In this article, I will guide you through the process of setting up a rootless container host using containerd . We will use nerdctl (a Docker-compatible CLI) to interact with the container runtime. I will also explain how User Namespaces enable a non-root user account to run containers as different users and how to setup host volumes with the correct permissions for those users. Finally, I will configure an IP whitelist using iptables and ipset to ensure that services are only reachable from the IP addresses that we allow.

This article is targeted at people who want to set up a (private) rootless container host using containerd instead of Docker or people who are just interested in reading about this use-case. It is not intended for beginners. If you’re new to containers, tools like Docker or Podman are probably a better starting point. For this article, I will assume that you are somewhat comfortable with the command-line and that you know how to log in to a Linux server via SSH or the console.

Why Containerd?

To be completely honest, the main reason I chose to use containerd instead of Docker or Podman, is to learn new things and experiment. It seemed like fun and challenging topic.

That said, there are some reasons why you might actually want to do this:

  • Containerd is the default container runtime for Kubernetes
  • Containerd is OCI compliant and CRI compliant
  • Containerd is more lightweight and more performant than Docker
  • You want to develop an application or interface that uses the CRI specification
  • You want to run a single node with a standalone Kubelet for development
  • You want to experiment and interact with containerd directly to become more familiar with the technology and how to troubleshoot it

While containerd is more performant, it is less user friendly and requires more work to setup. We can solve the ease of use issue by using nerdctl and we can automate the server setup and container deployments using Ansible . For this article however, we will be setting up our server manually.
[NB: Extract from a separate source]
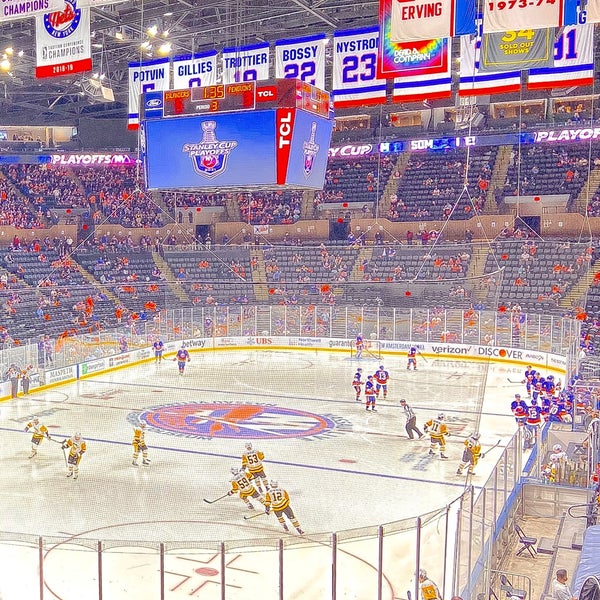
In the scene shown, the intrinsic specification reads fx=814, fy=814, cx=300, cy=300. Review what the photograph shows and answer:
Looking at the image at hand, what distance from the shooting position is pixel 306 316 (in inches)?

On our local machine, we can still use Docker to develop, build and test images. Docker builds produce OCI compliant container images which containerd can use without issue.

Limitations

Unfortunately, at the time of writing this article, remote management of containerd is not that simple. I searched for solutions such as running a standalone kubelet , using nerdctld , exposing the containerd socket over the network with SSH or TCP using tools like socat and stunnel and using ctr directly.

Due to their complexity, none of these solutions seemed appealing to me so, I decided to just use nerdctl on the target machine for now. We can still automate that part using Ansible later on and if I find a better solution in the future, I will surely write an article about it.

Server Setup

I will be using ubuntu 24.04 LTS server as the operating system. For convenience, I will be using a Digital Ocean droplet while writing this article. You can use my referral link to get some free credit and get started. I like Digital Ocean because it is fast, cheap and you can top up your account without the need for a credit card. The droplets spin up in under a minute and have a fast internet connection which makes downloading and installing packages a breeze.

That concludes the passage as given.